Another interesting metric is the *confusion matrix*, which indicates
how often any two items are mixed-up. The confusion matrix of a perfect
classifier would only have nonzero entries on the diagonal, with zeros
on the off-diagonal.

```
print(metrics.confusion_matrix(y_test, y_pred))
```

```
[[4 0 0 ... 0 0 0]
[0 4 0 ... 0 0 0]
[0 0 2 ... 0 0 0]
...
[0 0 0 ... 3 0 0]
[0 0 0 ... 0 1 0]
[0 0 0 ... 0 0 3]]
```

## Pipelining¶

Above we used PCA as a pre-processing step before applying our support
vector machine classifier. Plugging the output of one estimator directly
into the input of a second estimator is a commonly used pattern; for
this reason scikit-learn provides a `Pipeline`

object which automates
this process. The above problem can be re-expressed as a pipeline as
follows:

```
from sklearn.pipeline import Pipeline
```

```
clf = Pipeline([('pca', decomposition.PCA(n_components=150, whiten=True, svd_solver='randomized')),
('svm', svm.LinearSVC(C=1.0))])
```

```
clf.fit(X_train, y_train)
```

```
Pipeline(memory=None,
steps=[('pca', PCA(copy=True, iterated_power='auto', n_components=150, random_state=None,
svd_solver='randomized', tol=0.0, whiten=True)), ('svm', LinearSVC(C=1.0, class_weight=None, dual=True, fit_intercept=True,
intercept_scaling=1, loss='squared_hinge', max_iter=1000,
multi_class='ovr', penalty='l2', random_state=None, tol=0.0001,
verbose=0))])
```

```
y_pred = clf.predict(X_test)
```

```
print(metrics.confusion_matrix(y_pred, y_test))
```

```
[[3 0 0 ... 0 0 0]
[0 4 0 ... 0 0 0]
[0 0 1 ... 0 0 0]
...
[1 0 0 ... 3 0 0]
[0 0 0 ... 0 1 0]
[0 0 0 ... 0 0 3]]
```

The results are not identical because we used the randomized version of the PCA – because the projection varies slightly each time, the results vary slightly as well.

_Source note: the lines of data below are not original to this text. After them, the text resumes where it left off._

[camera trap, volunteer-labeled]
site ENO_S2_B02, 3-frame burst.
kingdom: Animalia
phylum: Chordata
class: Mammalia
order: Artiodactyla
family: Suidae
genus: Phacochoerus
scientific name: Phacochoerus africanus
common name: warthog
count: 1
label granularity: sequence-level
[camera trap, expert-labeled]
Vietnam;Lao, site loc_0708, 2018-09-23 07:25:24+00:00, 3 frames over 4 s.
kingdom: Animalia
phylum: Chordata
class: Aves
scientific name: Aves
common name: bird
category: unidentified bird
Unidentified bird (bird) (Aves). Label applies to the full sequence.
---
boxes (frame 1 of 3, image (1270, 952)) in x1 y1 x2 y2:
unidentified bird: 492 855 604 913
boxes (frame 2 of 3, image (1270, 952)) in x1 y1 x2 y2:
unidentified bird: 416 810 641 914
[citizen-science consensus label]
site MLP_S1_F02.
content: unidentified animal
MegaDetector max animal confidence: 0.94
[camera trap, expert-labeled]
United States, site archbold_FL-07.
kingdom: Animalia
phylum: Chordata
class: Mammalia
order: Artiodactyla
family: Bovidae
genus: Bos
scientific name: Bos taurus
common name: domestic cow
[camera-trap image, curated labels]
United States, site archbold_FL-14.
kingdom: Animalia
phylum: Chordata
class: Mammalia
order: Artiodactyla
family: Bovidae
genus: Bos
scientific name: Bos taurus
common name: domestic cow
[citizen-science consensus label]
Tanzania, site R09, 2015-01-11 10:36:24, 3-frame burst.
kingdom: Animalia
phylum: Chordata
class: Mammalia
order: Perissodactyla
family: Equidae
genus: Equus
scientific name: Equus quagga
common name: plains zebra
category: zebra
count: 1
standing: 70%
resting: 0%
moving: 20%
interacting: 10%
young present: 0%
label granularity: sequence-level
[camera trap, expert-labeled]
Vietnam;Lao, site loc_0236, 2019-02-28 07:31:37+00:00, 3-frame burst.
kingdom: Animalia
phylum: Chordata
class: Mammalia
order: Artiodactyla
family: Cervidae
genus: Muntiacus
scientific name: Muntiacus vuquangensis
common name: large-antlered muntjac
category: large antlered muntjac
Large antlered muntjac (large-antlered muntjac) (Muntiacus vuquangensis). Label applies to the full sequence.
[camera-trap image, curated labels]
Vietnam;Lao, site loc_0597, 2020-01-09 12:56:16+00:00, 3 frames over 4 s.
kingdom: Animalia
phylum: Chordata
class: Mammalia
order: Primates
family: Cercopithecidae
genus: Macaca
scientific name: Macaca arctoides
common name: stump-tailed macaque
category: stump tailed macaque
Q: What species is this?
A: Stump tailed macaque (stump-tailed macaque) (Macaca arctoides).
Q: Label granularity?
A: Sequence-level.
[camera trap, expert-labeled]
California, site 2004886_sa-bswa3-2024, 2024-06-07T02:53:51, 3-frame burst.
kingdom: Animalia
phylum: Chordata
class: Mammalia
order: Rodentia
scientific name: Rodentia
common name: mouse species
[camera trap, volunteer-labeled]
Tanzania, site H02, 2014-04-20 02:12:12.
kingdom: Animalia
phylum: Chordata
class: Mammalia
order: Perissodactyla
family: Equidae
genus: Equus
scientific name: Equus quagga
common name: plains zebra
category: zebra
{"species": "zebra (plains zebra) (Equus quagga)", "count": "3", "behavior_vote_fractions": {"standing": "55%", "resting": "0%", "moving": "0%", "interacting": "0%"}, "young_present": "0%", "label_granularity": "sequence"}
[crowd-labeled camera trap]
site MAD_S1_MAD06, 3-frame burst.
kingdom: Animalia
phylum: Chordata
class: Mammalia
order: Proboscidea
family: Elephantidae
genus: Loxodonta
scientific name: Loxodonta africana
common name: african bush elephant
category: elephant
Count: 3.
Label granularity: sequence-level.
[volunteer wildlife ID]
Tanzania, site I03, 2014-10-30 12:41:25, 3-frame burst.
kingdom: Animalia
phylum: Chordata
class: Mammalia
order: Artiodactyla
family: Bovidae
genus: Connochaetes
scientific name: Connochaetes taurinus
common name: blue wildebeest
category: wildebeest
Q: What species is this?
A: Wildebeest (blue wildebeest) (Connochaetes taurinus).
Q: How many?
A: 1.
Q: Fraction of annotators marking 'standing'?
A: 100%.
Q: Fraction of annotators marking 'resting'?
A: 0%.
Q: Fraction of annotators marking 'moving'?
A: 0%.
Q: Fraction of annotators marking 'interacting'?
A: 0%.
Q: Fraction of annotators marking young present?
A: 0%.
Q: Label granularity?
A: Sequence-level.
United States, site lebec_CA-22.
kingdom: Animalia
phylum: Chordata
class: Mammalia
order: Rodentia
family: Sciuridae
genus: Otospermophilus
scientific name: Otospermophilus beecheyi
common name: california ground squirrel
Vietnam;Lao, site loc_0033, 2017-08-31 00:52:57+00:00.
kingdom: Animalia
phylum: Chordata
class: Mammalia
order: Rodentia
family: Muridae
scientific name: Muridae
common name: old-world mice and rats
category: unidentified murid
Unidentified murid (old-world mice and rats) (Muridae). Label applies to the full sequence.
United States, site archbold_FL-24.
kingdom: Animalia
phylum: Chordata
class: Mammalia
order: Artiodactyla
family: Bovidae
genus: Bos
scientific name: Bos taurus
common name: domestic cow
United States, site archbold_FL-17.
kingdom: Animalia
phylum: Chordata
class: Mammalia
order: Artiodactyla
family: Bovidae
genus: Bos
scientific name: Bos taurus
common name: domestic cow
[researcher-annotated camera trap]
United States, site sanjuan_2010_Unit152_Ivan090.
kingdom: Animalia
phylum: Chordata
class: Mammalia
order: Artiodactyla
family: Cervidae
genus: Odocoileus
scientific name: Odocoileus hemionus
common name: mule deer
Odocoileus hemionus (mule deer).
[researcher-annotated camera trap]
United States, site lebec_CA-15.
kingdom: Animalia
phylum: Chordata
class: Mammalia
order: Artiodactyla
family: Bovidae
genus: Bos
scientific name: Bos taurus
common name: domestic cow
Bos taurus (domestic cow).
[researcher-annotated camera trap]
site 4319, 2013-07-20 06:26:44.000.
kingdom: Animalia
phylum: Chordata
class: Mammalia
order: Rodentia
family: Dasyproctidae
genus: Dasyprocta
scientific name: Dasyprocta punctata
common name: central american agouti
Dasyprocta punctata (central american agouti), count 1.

## A Quick Note on Facial Recognition¶

Here we have used PCA “eigenfaces” as a pre-processing step for facial recognition. The reason we chose this is because PCA is a broadly-applicable technique, which can be useful for a wide array of data types. Research in the field of facial recognition in particular, however, has shown that other more specific feature extraction methods are can be much more effective.